Northern platyfish
- Conservation status: Endangered (IUCN 3.1)

Scientific classification
- Kingdom: Animalia
- Phylum: Chordata
- Class: Actinopterygii
- Order: Cyprinodontiformes
- Family: Poeciliidae
- Genus: Xiphophorus
- Species: X. gordoni
- Binomial name: Xiphophorus gordoni R. R. Miller & W. L. Minckley, 1963

= Northern platyfish =

- Authority: R. R. Miller & W. L. Minckley, 1963
- Conservation status: EN

Species of fish

The northern platyfish (Xiphophorus gordoni) is a small, endangered species of fish in the family Poeciliidae. It is endemic to the vicinity of Cuatro Ciénegas in the Mexican state of Coahuila. It is restricted to hot-spring heated ditches and marshes of the Laguna Santa Tecla. Its native water is shallow and vegetation-choked, with very stable temperatures that generally are around 27-30 C, although captive studies show the species also can live in slightly colder water.

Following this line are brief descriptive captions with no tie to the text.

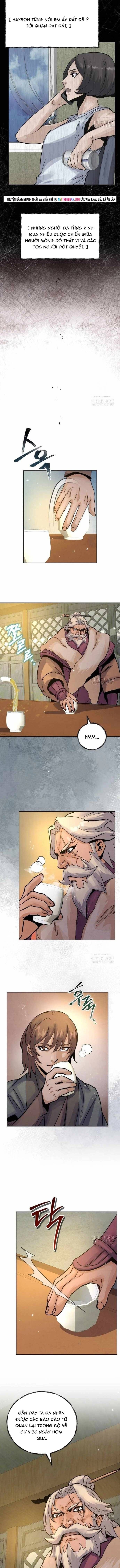 Trang truyện 5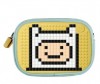  Upixel    Sweet Love Clutch Bag WY-B011 - Upixel    Sweet Love Clutch Bag WY-B011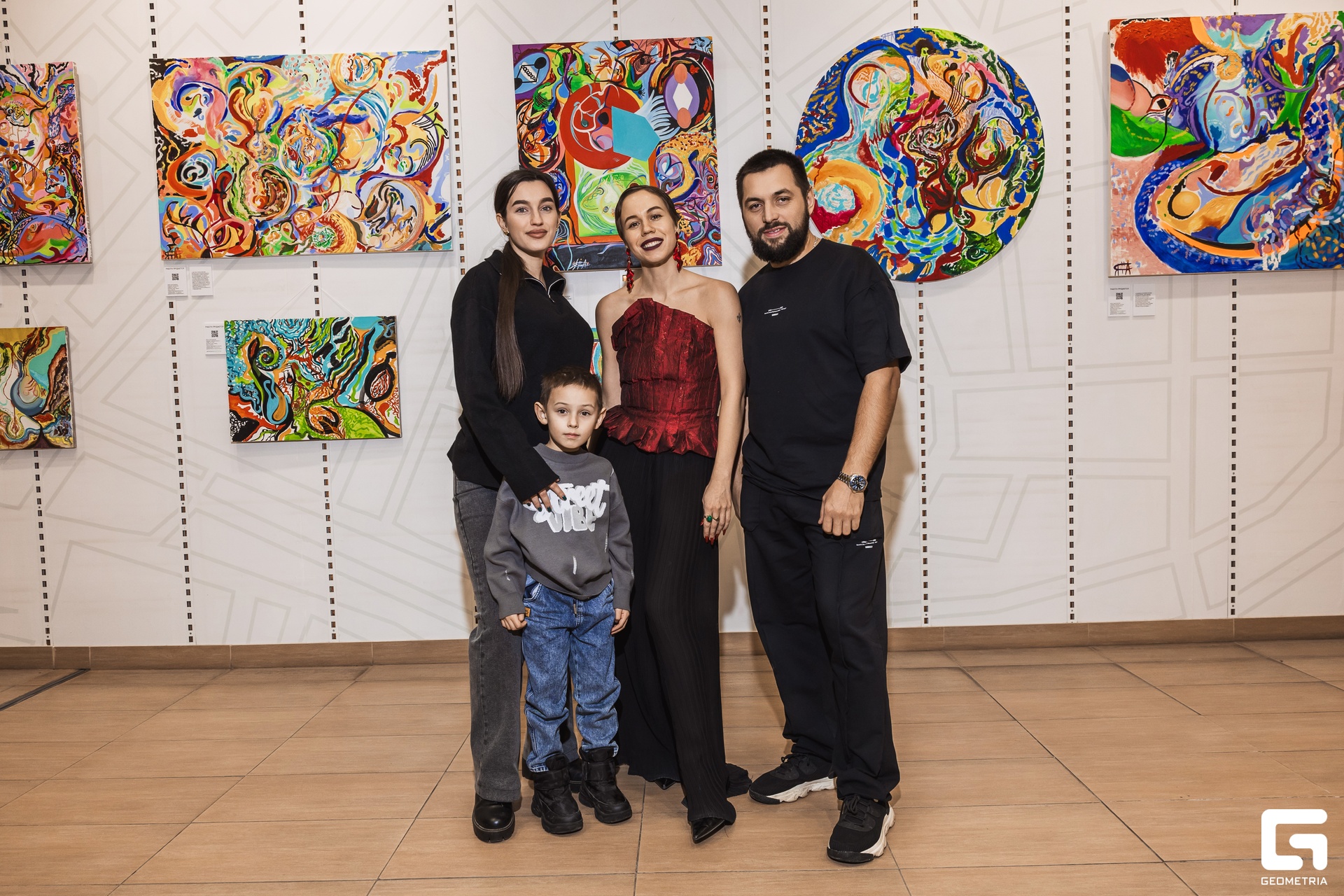 2024_12_14 19_54_51 325A9480 @aibulat.jpg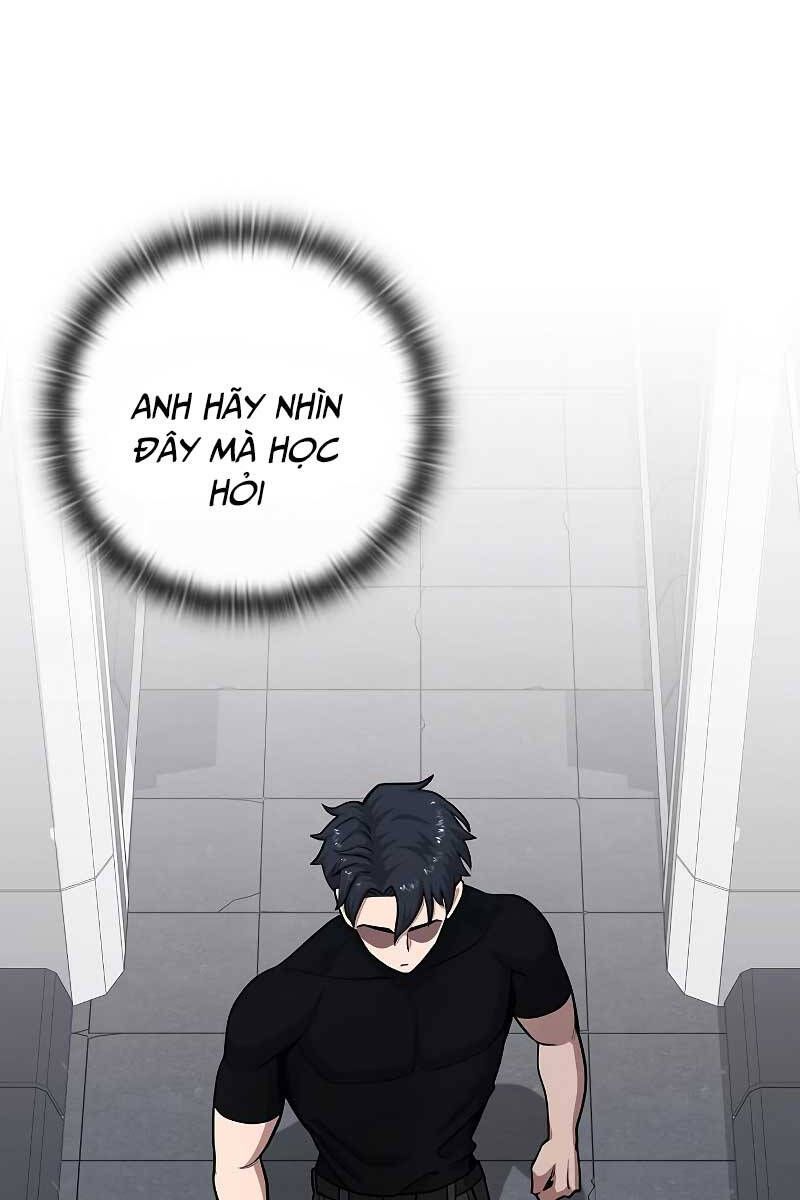 đọc truyện Ma Pháp Sư Hắc Ám Trở Về Để Nhập Ngũ Chương 18 ảnh 83 tại Thiên Thai Truyện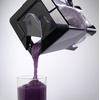 image:imageBL710WM Ninja Performance 1000Watt Blender  BL710WM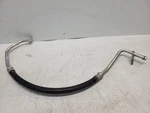 2011 2012 Subaru Outback Or Legacy Ac Suction Hose Oem 73425aj09a. Fixed Price $45.00.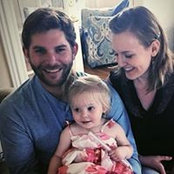 Tyler Bennett's photo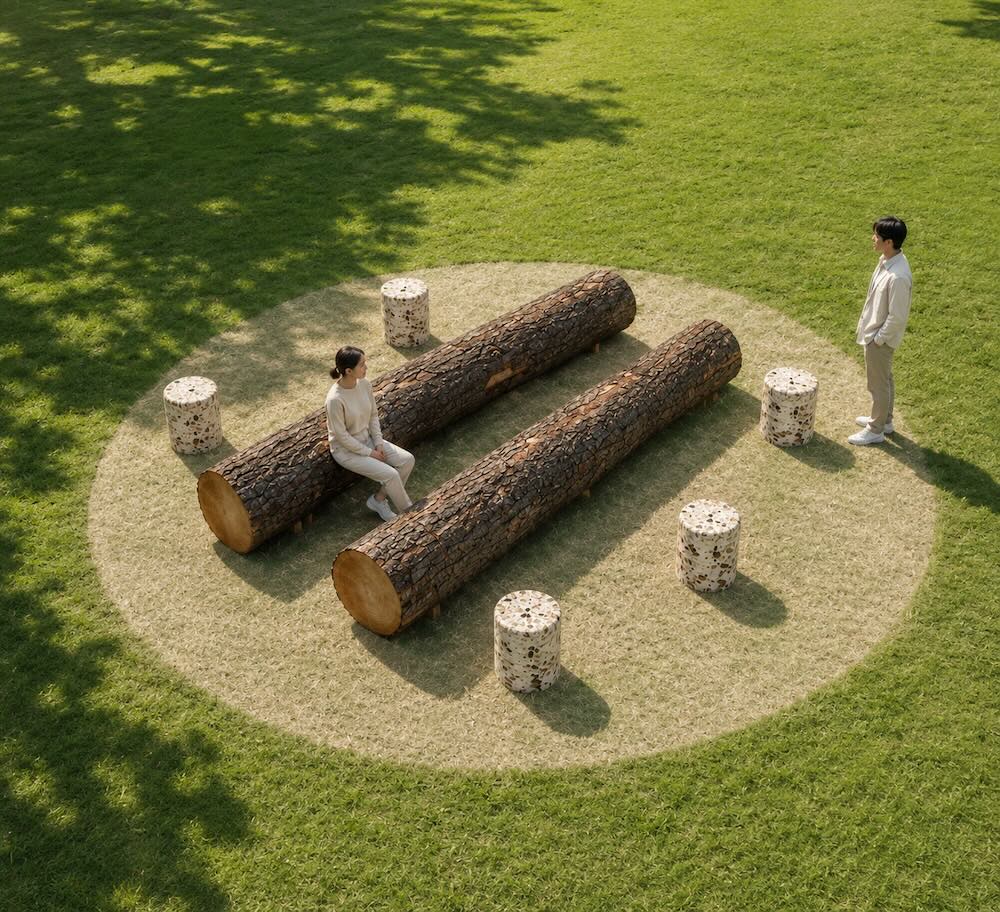 「TOKYO MIDTOWN DESIGN LIVE 2026」DESIGN LIVE EXHIBITION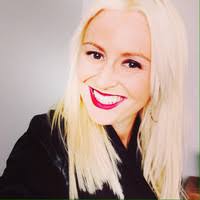 30+ "Cleven" profiles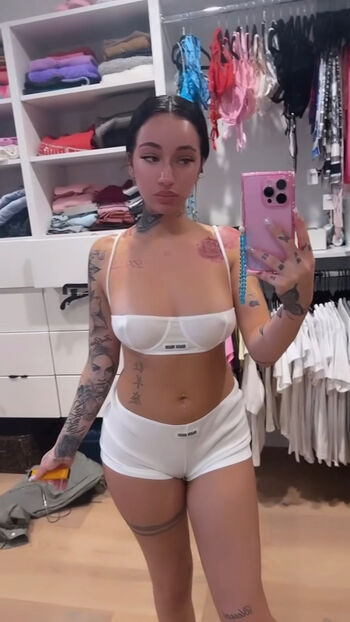 Danielle bregoli page leaked private photo uncensored HD quality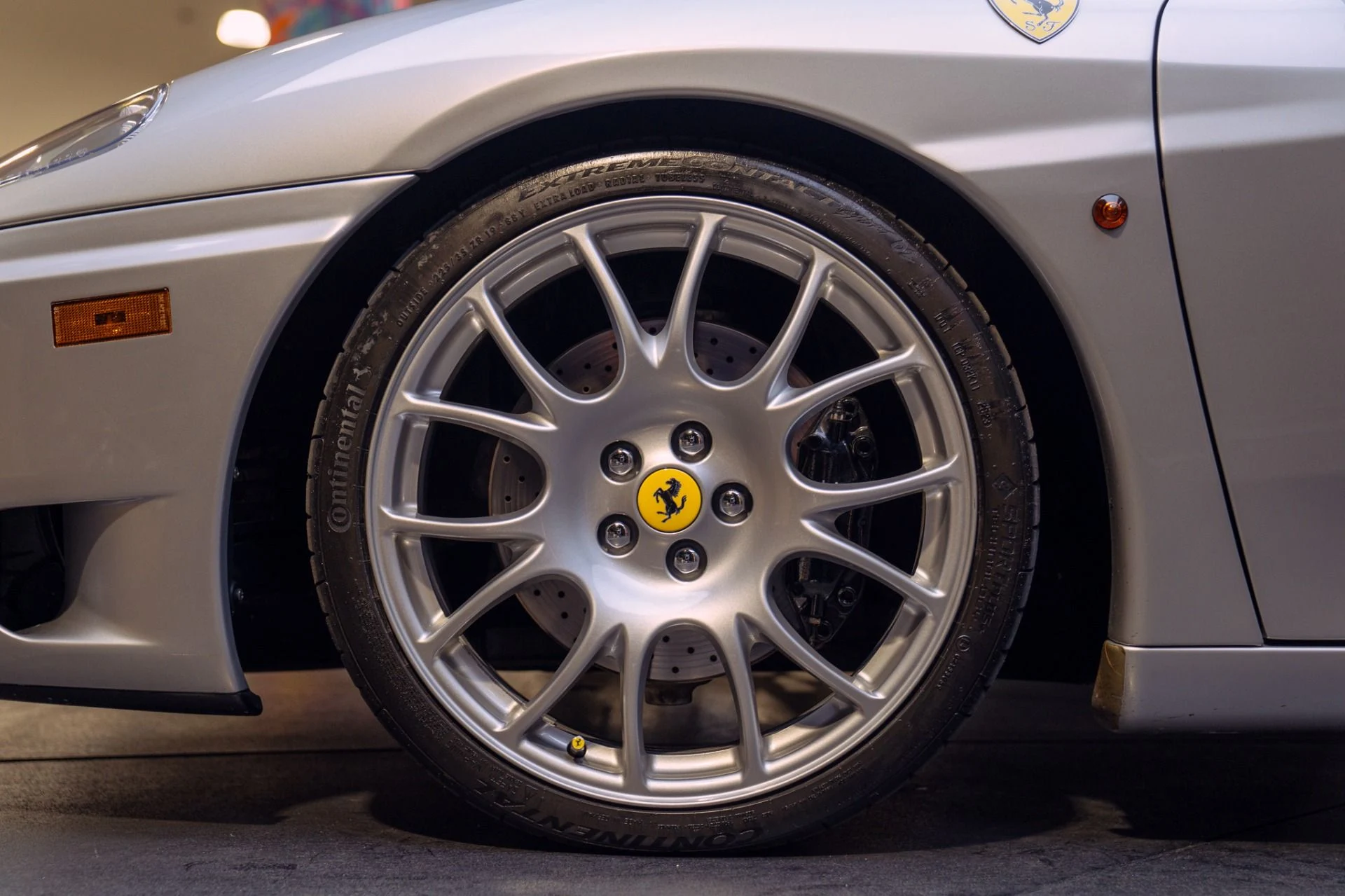 mph014_3651599931_Used_2003_Ferrari_360_Modena_Gated_Manual_1789514443_8cb3395205
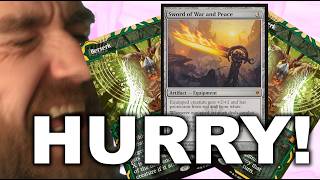 PLAY THIS BEFORE IT GETS BANNED!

The species is primarily threatened by habitat loss due to construction of irrigation channels. Captive "safety" populations are kept at the Xiphophorus Genetic Stock Center, Texas State University, United States, and by XNP conservation project members, which include public aquariums, universities and private aquarists in several European countries and the United States.

It was named in honor of Myron Gordon by Robert Rush Miller and W. L. Minckley who discovered it with Carl Hubbs on a 1961 expedition. The northern platyfish shares the title as northernmost naturally distributed Xiphophorus with the closely related Monterrey platyfish (X. couchianus) and marbled swordtail (X. meyeri).